# Another one from Long Island NY



## SilentKnight (Mar 1, 2009)

:smile: Hello, new member here, Been lurking and checking out the site for a few weeks now before I finally signed up. Lots of good info. I have always been a big "Gun" guy, but now I'm more into bows an arrows. I like this new hobby, as it is something I could enjoy with the whole family.


----------



## Tim Roberts (Jul 13, 2002)

:wav: :yo: *G'day.*







to *Archery Talk* SilentKnight. Have fun here.


----------



## ansarha (Nov 30, 2008)

:wav::welcome: Welcome to AT :welcome::wav:


----------



## Double S (Mar 30, 2008)

Welcome to AT.


----------



## SilentKnight (Mar 1, 2009)

Thanks!
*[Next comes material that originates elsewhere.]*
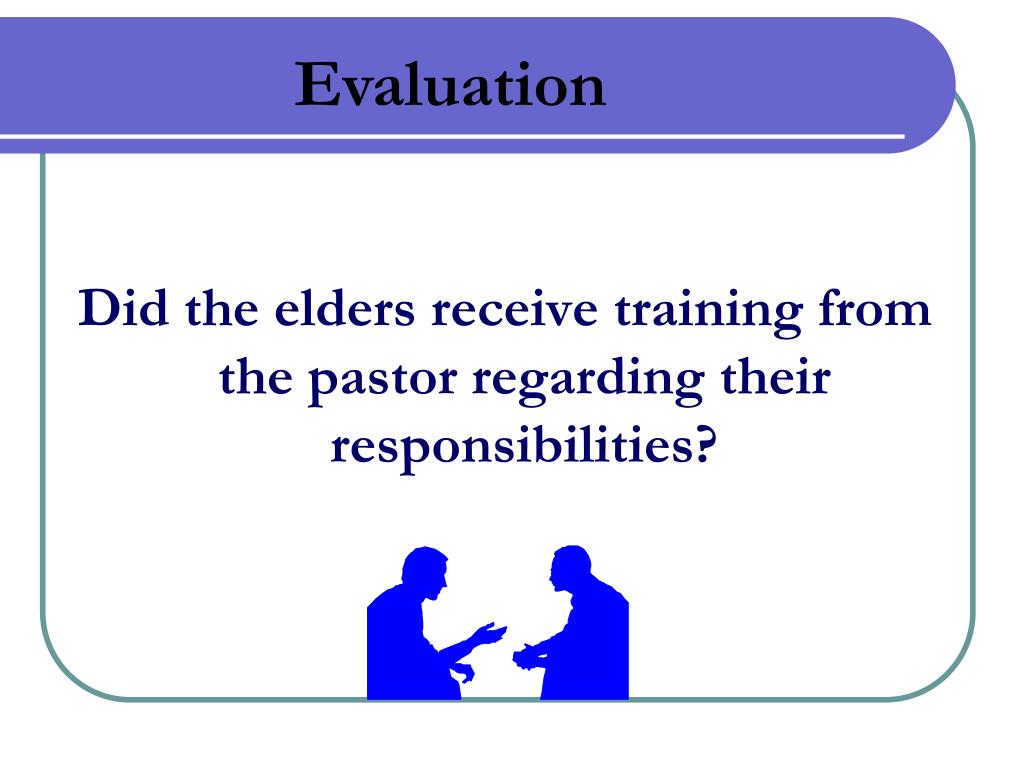 Evaluation

Did the elders receive training from the pastor regarding their responsibilities?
Learning a lot from this site and a lot of good people here.


----------



## Dthbyhoyt (Dec 4, 2004)

:welcome: 2 ArcheryTalk


----------



## swampfrogg (Jun 29, 2007)




----------



## smurphysgirl (Mar 6, 2007)

*Archery is a great Family sport/hobby!*

Welcome to AT! Happy shooting!
*X*---------------------------:archer:


----------



## Deerslayer25 (Mar 11, 2006)

Welcome to AT


----------